By Alex Berger
An elderly gentleman was invited to his friend’s home for dinner. He was impressed by the way his host preceded every request to his wife with endearing terms — “honey, my love, darling, sweetheart, pumpkin,” etc. The couple had been married almost 70 years, and clearly they were still very much in love.
When the wife was in the kitchen, the guest said to his friend, “I think it is wonderful that after all these years, you still call your wife those loving pet names.”
The old man hung his head, “I have to tell the truth,” he said. “I forgot her name about 10 years ago.”
I have good news for all you romantics out there. June will soon be busting out all over. The month has many highlights, including American Rivers Month, Adopt-a-Cat Month and the Taiwanese Dragon Boat Festival.
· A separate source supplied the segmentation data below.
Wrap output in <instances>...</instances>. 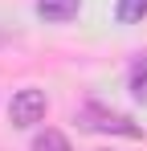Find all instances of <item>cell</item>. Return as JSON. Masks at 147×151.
Returning <instances> with one entry per match:
<instances>
[{"mask_svg": "<svg viewBox=\"0 0 147 151\" xmlns=\"http://www.w3.org/2000/svg\"><path fill=\"white\" fill-rule=\"evenodd\" d=\"M78 123L86 127V131H102V135H127V139H139V135H143V127H135L127 114H119V110H106L102 102H86V106L78 110Z\"/></svg>", "mask_w": 147, "mask_h": 151, "instance_id": "6da1fadb", "label": "cell"}, {"mask_svg": "<svg viewBox=\"0 0 147 151\" xmlns=\"http://www.w3.org/2000/svg\"><path fill=\"white\" fill-rule=\"evenodd\" d=\"M45 119V94L41 90H17L12 94V106H8V123L12 127H33Z\"/></svg>", "mask_w": 147, "mask_h": 151, "instance_id": "7a4b0ae2", "label": "cell"}, {"mask_svg": "<svg viewBox=\"0 0 147 151\" xmlns=\"http://www.w3.org/2000/svg\"><path fill=\"white\" fill-rule=\"evenodd\" d=\"M78 8H82V0H37V12L45 21H70L78 17Z\"/></svg>", "mask_w": 147, "mask_h": 151, "instance_id": "3957f363", "label": "cell"}, {"mask_svg": "<svg viewBox=\"0 0 147 151\" xmlns=\"http://www.w3.org/2000/svg\"><path fill=\"white\" fill-rule=\"evenodd\" d=\"M131 98L147 102V53H139L135 65H131Z\"/></svg>", "mask_w": 147, "mask_h": 151, "instance_id": "277c9868", "label": "cell"}, {"mask_svg": "<svg viewBox=\"0 0 147 151\" xmlns=\"http://www.w3.org/2000/svg\"><path fill=\"white\" fill-rule=\"evenodd\" d=\"M33 151H70V139L49 127V131H41V135L33 139Z\"/></svg>", "mask_w": 147, "mask_h": 151, "instance_id": "5b68a950", "label": "cell"}, {"mask_svg": "<svg viewBox=\"0 0 147 151\" xmlns=\"http://www.w3.org/2000/svg\"><path fill=\"white\" fill-rule=\"evenodd\" d=\"M115 17L127 21V25H131V21H143V17H147V0H119Z\"/></svg>", "mask_w": 147, "mask_h": 151, "instance_id": "8992f818", "label": "cell"}, {"mask_svg": "<svg viewBox=\"0 0 147 151\" xmlns=\"http://www.w3.org/2000/svg\"><path fill=\"white\" fill-rule=\"evenodd\" d=\"M0 41H4V37H0Z\"/></svg>", "mask_w": 147, "mask_h": 151, "instance_id": "52a82bcc", "label": "cell"}]
</instances>
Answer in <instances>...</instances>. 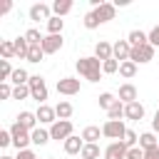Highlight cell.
Listing matches in <instances>:
<instances>
[{
    "instance_id": "3",
    "label": "cell",
    "mask_w": 159,
    "mask_h": 159,
    "mask_svg": "<svg viewBox=\"0 0 159 159\" xmlns=\"http://www.w3.org/2000/svg\"><path fill=\"white\" fill-rule=\"evenodd\" d=\"M102 134H104L107 139L122 142V139H124V134H127V127H124V122H122V119H107V122L102 124Z\"/></svg>"
},
{
    "instance_id": "35",
    "label": "cell",
    "mask_w": 159,
    "mask_h": 159,
    "mask_svg": "<svg viewBox=\"0 0 159 159\" xmlns=\"http://www.w3.org/2000/svg\"><path fill=\"white\" fill-rule=\"evenodd\" d=\"M97 102H99V107H102V109H109V107L117 102V97H114L112 92H102V94L97 97Z\"/></svg>"
},
{
    "instance_id": "43",
    "label": "cell",
    "mask_w": 159,
    "mask_h": 159,
    "mask_svg": "<svg viewBox=\"0 0 159 159\" xmlns=\"http://www.w3.org/2000/svg\"><path fill=\"white\" fill-rule=\"evenodd\" d=\"M127 159H144V149L142 147H132L127 152Z\"/></svg>"
},
{
    "instance_id": "4",
    "label": "cell",
    "mask_w": 159,
    "mask_h": 159,
    "mask_svg": "<svg viewBox=\"0 0 159 159\" xmlns=\"http://www.w3.org/2000/svg\"><path fill=\"white\" fill-rule=\"evenodd\" d=\"M30 97L32 99H37L40 104H45V99H47V84H45V77L42 75H30Z\"/></svg>"
},
{
    "instance_id": "47",
    "label": "cell",
    "mask_w": 159,
    "mask_h": 159,
    "mask_svg": "<svg viewBox=\"0 0 159 159\" xmlns=\"http://www.w3.org/2000/svg\"><path fill=\"white\" fill-rule=\"evenodd\" d=\"M10 10H12V2H10V0L0 5V15H5V12H10Z\"/></svg>"
},
{
    "instance_id": "32",
    "label": "cell",
    "mask_w": 159,
    "mask_h": 159,
    "mask_svg": "<svg viewBox=\"0 0 159 159\" xmlns=\"http://www.w3.org/2000/svg\"><path fill=\"white\" fill-rule=\"evenodd\" d=\"M99 154H104V152H99V144H84V149H82V159H99Z\"/></svg>"
},
{
    "instance_id": "5",
    "label": "cell",
    "mask_w": 159,
    "mask_h": 159,
    "mask_svg": "<svg viewBox=\"0 0 159 159\" xmlns=\"http://www.w3.org/2000/svg\"><path fill=\"white\" fill-rule=\"evenodd\" d=\"M50 137L57 139V142H67L72 137V122L70 119H57L52 127H50Z\"/></svg>"
},
{
    "instance_id": "24",
    "label": "cell",
    "mask_w": 159,
    "mask_h": 159,
    "mask_svg": "<svg viewBox=\"0 0 159 159\" xmlns=\"http://www.w3.org/2000/svg\"><path fill=\"white\" fill-rule=\"evenodd\" d=\"M50 139H52V137H50V129H42V127L32 129V144H35V147H45Z\"/></svg>"
},
{
    "instance_id": "23",
    "label": "cell",
    "mask_w": 159,
    "mask_h": 159,
    "mask_svg": "<svg viewBox=\"0 0 159 159\" xmlns=\"http://www.w3.org/2000/svg\"><path fill=\"white\" fill-rule=\"evenodd\" d=\"M55 112H57V119H70L72 112H75V107H72L67 99H60V102L55 104Z\"/></svg>"
},
{
    "instance_id": "17",
    "label": "cell",
    "mask_w": 159,
    "mask_h": 159,
    "mask_svg": "<svg viewBox=\"0 0 159 159\" xmlns=\"http://www.w3.org/2000/svg\"><path fill=\"white\" fill-rule=\"evenodd\" d=\"M94 57H97L99 62H107V60H112V45H109L107 40H99V42L94 45Z\"/></svg>"
},
{
    "instance_id": "39",
    "label": "cell",
    "mask_w": 159,
    "mask_h": 159,
    "mask_svg": "<svg viewBox=\"0 0 159 159\" xmlns=\"http://www.w3.org/2000/svg\"><path fill=\"white\" fill-rule=\"evenodd\" d=\"M122 142H124V144L132 149V147H137V142H139V134H137L134 129H127V134H124V139H122Z\"/></svg>"
},
{
    "instance_id": "41",
    "label": "cell",
    "mask_w": 159,
    "mask_h": 159,
    "mask_svg": "<svg viewBox=\"0 0 159 159\" xmlns=\"http://www.w3.org/2000/svg\"><path fill=\"white\" fill-rule=\"evenodd\" d=\"M149 45H152V47H159V25H154V27L149 30Z\"/></svg>"
},
{
    "instance_id": "48",
    "label": "cell",
    "mask_w": 159,
    "mask_h": 159,
    "mask_svg": "<svg viewBox=\"0 0 159 159\" xmlns=\"http://www.w3.org/2000/svg\"><path fill=\"white\" fill-rule=\"evenodd\" d=\"M0 159H15V157H10V154H2V157H0Z\"/></svg>"
},
{
    "instance_id": "20",
    "label": "cell",
    "mask_w": 159,
    "mask_h": 159,
    "mask_svg": "<svg viewBox=\"0 0 159 159\" xmlns=\"http://www.w3.org/2000/svg\"><path fill=\"white\" fill-rule=\"evenodd\" d=\"M17 124L25 127L27 132L37 129V117H35V112H20V114H17Z\"/></svg>"
},
{
    "instance_id": "9",
    "label": "cell",
    "mask_w": 159,
    "mask_h": 159,
    "mask_svg": "<svg viewBox=\"0 0 159 159\" xmlns=\"http://www.w3.org/2000/svg\"><path fill=\"white\" fill-rule=\"evenodd\" d=\"M129 55H132V45H129V40H117V42L112 45V57H114L117 62H127Z\"/></svg>"
},
{
    "instance_id": "30",
    "label": "cell",
    "mask_w": 159,
    "mask_h": 159,
    "mask_svg": "<svg viewBox=\"0 0 159 159\" xmlns=\"http://www.w3.org/2000/svg\"><path fill=\"white\" fill-rule=\"evenodd\" d=\"M107 119H124V102H114L109 109H107Z\"/></svg>"
},
{
    "instance_id": "1",
    "label": "cell",
    "mask_w": 159,
    "mask_h": 159,
    "mask_svg": "<svg viewBox=\"0 0 159 159\" xmlns=\"http://www.w3.org/2000/svg\"><path fill=\"white\" fill-rule=\"evenodd\" d=\"M75 67H77V72H80V77H84L87 82H99L102 80V62L92 55V57H80L77 62H75Z\"/></svg>"
},
{
    "instance_id": "29",
    "label": "cell",
    "mask_w": 159,
    "mask_h": 159,
    "mask_svg": "<svg viewBox=\"0 0 159 159\" xmlns=\"http://www.w3.org/2000/svg\"><path fill=\"white\" fill-rule=\"evenodd\" d=\"M119 75H122L124 80H132V77L137 75V65H134L132 60H127V62H119Z\"/></svg>"
},
{
    "instance_id": "2",
    "label": "cell",
    "mask_w": 159,
    "mask_h": 159,
    "mask_svg": "<svg viewBox=\"0 0 159 159\" xmlns=\"http://www.w3.org/2000/svg\"><path fill=\"white\" fill-rule=\"evenodd\" d=\"M10 134H12V147L17 149V152H22V149H30V144H32V132H27L25 127H20L17 122L10 127Z\"/></svg>"
},
{
    "instance_id": "6",
    "label": "cell",
    "mask_w": 159,
    "mask_h": 159,
    "mask_svg": "<svg viewBox=\"0 0 159 159\" xmlns=\"http://www.w3.org/2000/svg\"><path fill=\"white\" fill-rule=\"evenodd\" d=\"M154 50H157V47H152V45L132 47V55H129V60H132L134 65H147V62H152V60H154Z\"/></svg>"
},
{
    "instance_id": "10",
    "label": "cell",
    "mask_w": 159,
    "mask_h": 159,
    "mask_svg": "<svg viewBox=\"0 0 159 159\" xmlns=\"http://www.w3.org/2000/svg\"><path fill=\"white\" fill-rule=\"evenodd\" d=\"M35 117H37L40 124H50V127L57 122V112H55V107H50V104H40L37 112H35Z\"/></svg>"
},
{
    "instance_id": "46",
    "label": "cell",
    "mask_w": 159,
    "mask_h": 159,
    "mask_svg": "<svg viewBox=\"0 0 159 159\" xmlns=\"http://www.w3.org/2000/svg\"><path fill=\"white\" fill-rule=\"evenodd\" d=\"M152 132L154 134H159V109L154 112V117H152Z\"/></svg>"
},
{
    "instance_id": "44",
    "label": "cell",
    "mask_w": 159,
    "mask_h": 159,
    "mask_svg": "<svg viewBox=\"0 0 159 159\" xmlns=\"http://www.w3.org/2000/svg\"><path fill=\"white\" fill-rule=\"evenodd\" d=\"M15 159H37V154H35L32 149H22V152H17Z\"/></svg>"
},
{
    "instance_id": "8",
    "label": "cell",
    "mask_w": 159,
    "mask_h": 159,
    "mask_svg": "<svg viewBox=\"0 0 159 159\" xmlns=\"http://www.w3.org/2000/svg\"><path fill=\"white\" fill-rule=\"evenodd\" d=\"M27 15H30V20H32V22H40V20H45V22H47V20L52 17V5L35 2V5L30 7V12H27Z\"/></svg>"
},
{
    "instance_id": "33",
    "label": "cell",
    "mask_w": 159,
    "mask_h": 159,
    "mask_svg": "<svg viewBox=\"0 0 159 159\" xmlns=\"http://www.w3.org/2000/svg\"><path fill=\"white\" fill-rule=\"evenodd\" d=\"M12 72H15V67L10 65V60H0V80L2 82H10Z\"/></svg>"
},
{
    "instance_id": "42",
    "label": "cell",
    "mask_w": 159,
    "mask_h": 159,
    "mask_svg": "<svg viewBox=\"0 0 159 159\" xmlns=\"http://www.w3.org/2000/svg\"><path fill=\"white\" fill-rule=\"evenodd\" d=\"M12 144V134H10V129H2L0 132V147H10Z\"/></svg>"
},
{
    "instance_id": "38",
    "label": "cell",
    "mask_w": 159,
    "mask_h": 159,
    "mask_svg": "<svg viewBox=\"0 0 159 159\" xmlns=\"http://www.w3.org/2000/svg\"><path fill=\"white\" fill-rule=\"evenodd\" d=\"M82 25H84L87 30H94V27H99V20L94 17V12H87V15L82 17Z\"/></svg>"
},
{
    "instance_id": "45",
    "label": "cell",
    "mask_w": 159,
    "mask_h": 159,
    "mask_svg": "<svg viewBox=\"0 0 159 159\" xmlns=\"http://www.w3.org/2000/svg\"><path fill=\"white\" fill-rule=\"evenodd\" d=\"M144 159H159V147H154V149H147V152H144Z\"/></svg>"
},
{
    "instance_id": "26",
    "label": "cell",
    "mask_w": 159,
    "mask_h": 159,
    "mask_svg": "<svg viewBox=\"0 0 159 159\" xmlns=\"http://www.w3.org/2000/svg\"><path fill=\"white\" fill-rule=\"evenodd\" d=\"M10 82H12L15 87H20V84H27V82H30V75H27V70H25V67H15V72H12Z\"/></svg>"
},
{
    "instance_id": "7",
    "label": "cell",
    "mask_w": 159,
    "mask_h": 159,
    "mask_svg": "<svg viewBox=\"0 0 159 159\" xmlns=\"http://www.w3.org/2000/svg\"><path fill=\"white\" fill-rule=\"evenodd\" d=\"M80 80L77 77H62V80H57V92L60 94H65V97H72V94H77L80 92Z\"/></svg>"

Also, Feed the Hungry Day (5); D-Day (6); National Juggling Day (16); Flag Day (14); Father’s Day (15); and My Birthday (18). Gloria thinks I should live to be 100, with an extra year to repent.
Other holidays include Juneteenth Day, the African-American celebration of freedom and unity (19); Midsummer Day, the start of summer (21); Beaver Day (21); Brazil’s Lovers’ Day, “Festa Junina” (21); Nude Hiking Day (21); Pledge of Allegiance Day (22); GI Bill of Rights Day (22); the start of the Korean War Day (22); and the day I lost my first baby tooth (30).
The Romans certainly knew what they were talking about when they declared June the perfect month for love and marriage. They named the sixth month “Juno” in honor of the Roman goddess of marriage.
Do you June brides and grooms know that falling in love is good for your health? Doctors claim love causes a chemical change in the brain that can lower blood pressure, boost heart rate, ward off depression and make you fit as a fiddle. But who wants to be a fiddle on their honeymoon?
Physical and emotional arousal that love brings improves posture (for proposing on one knee), brightens skin tone (for powdering the nose) and causes couples to hum the aria from Romeo and Juliet every morning before breakfast.
Love causes the release of the neuro-chemical phenylethylamine, which affects the mood like an amphetamine.
Gloria tells me that marriage, as an institution, is a great health benefactor. But who wants to live in an institution?
Throughout our marriage, Gloria and I promised never to go to bed mad. We stay up until the situation is solved. Last Halloween, we didn’t sleep until March!
I once discussed marriage with my neighbor, Gerard, who passed on some wise maxims: “The cooing stops with the honeymoon, but the billing goes on forever; an ideal marriage would be to marry a rich girl who is too proud to let her husband work; and anyone who claims marriage is a 50-50 proposition just doesn’t know the first thing about women or fractions.”
Gerard also said that he loved his wife, Beryl, very much, but every time they got into an argument, she became historical. “You mean hysterical,” I corrected him.
“No, historical. She keeps bringing up the past.”
When I first met Gloria, the schoolteacher, I would write her passionate love letters. She sent them all back corrected. I must be the only man in the world who returned from his honeymoon and received a report card. It said, “Alex is neat and friendly and shows a keen interest in fun and games.”
But at least I can say that I could best Gloria in every disagreement. The trouble is, when I raise my hand she never calls on me.
Following a difference of opinion, Gloria and I decided to visit a marriage counselor. As we left the office, Gloria said, “Now that we are on speaking terms, shut up!”
Three months later, dewy-eyed Gloria approached and purred sweetly, “Darling, soon there will be a third sharing our little home.”
“Sweetheart,” I cried, “are you sure?”
“Positive. I had a letter from my mother this morning saying that she would be here next Saturday!”
Men and women certainly are different.
Walking along the Bayside Marina one day was a man, deep in prayer. Suddenly the sky clouded, and in a booming voice, the Lord said, “Because you are faithful to me, I will grant you one wish.”
The man answered, “Build me a bridge to Europe so I can drive over any time I want.”
The Lord replied, “Your request is very materialistic. Think of the enormous challenges for that kind of undertaking. I can do it, but it is hard for me to justify your desire for worldly things. Take a little more time and think of something else that would honor and glorify me.”
The man thought and finally said, “Lord, I wish I could understand my wife. I want to know how she feels, what she is thinking when she gives me the silent treatment, why she cries, what she means when she says ‘nothing is wrong’ and how can I make a woman truly happy?”
After a lengthy silence, the Lord replied, “Do you want two lanes or four on that bridge?”
Finally, a wedding toast to newlyweds: “Never above you. Never below you. Always beside you.”